Records for the task:
— BEGIN —

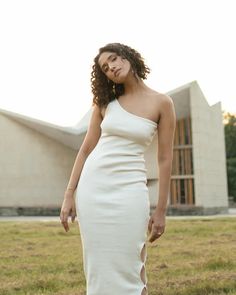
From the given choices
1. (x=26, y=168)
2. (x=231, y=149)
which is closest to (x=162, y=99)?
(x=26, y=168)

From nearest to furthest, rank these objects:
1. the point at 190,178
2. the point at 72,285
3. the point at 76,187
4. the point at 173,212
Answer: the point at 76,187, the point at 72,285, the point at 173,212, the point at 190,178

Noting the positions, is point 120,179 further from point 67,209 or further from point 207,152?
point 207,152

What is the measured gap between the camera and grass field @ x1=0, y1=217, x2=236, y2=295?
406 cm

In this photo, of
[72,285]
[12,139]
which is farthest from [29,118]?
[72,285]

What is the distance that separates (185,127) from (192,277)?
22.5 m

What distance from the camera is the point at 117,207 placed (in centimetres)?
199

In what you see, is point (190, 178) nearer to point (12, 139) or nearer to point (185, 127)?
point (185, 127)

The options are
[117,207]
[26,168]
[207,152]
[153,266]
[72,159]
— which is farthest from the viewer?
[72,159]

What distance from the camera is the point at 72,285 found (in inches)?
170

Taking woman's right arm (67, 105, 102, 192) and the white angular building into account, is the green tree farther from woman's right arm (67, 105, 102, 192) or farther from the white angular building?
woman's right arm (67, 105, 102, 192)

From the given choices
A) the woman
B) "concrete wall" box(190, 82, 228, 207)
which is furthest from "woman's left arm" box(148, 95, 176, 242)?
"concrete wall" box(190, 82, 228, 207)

— END —
— BEGIN —

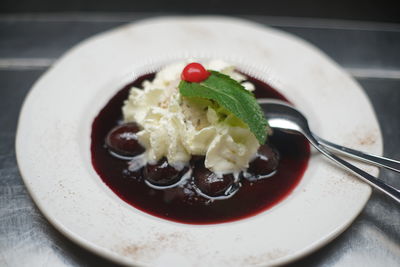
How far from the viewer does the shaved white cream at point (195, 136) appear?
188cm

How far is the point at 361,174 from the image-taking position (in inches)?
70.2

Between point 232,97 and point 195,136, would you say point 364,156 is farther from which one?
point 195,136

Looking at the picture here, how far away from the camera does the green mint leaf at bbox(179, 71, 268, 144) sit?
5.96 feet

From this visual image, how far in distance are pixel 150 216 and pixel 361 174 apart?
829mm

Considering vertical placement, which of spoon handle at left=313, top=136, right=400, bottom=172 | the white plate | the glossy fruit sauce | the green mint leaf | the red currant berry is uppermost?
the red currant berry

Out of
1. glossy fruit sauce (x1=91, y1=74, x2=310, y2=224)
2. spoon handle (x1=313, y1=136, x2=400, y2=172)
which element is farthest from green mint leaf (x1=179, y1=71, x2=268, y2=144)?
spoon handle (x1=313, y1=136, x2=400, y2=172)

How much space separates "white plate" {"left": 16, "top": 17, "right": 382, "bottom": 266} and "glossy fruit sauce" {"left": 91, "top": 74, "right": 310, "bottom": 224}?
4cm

— END —

Goal:
Count the lines in the records above that contain the string "spoon", treating uppercase and lowercase as different. Reply with the number alone.

Output of the task:
3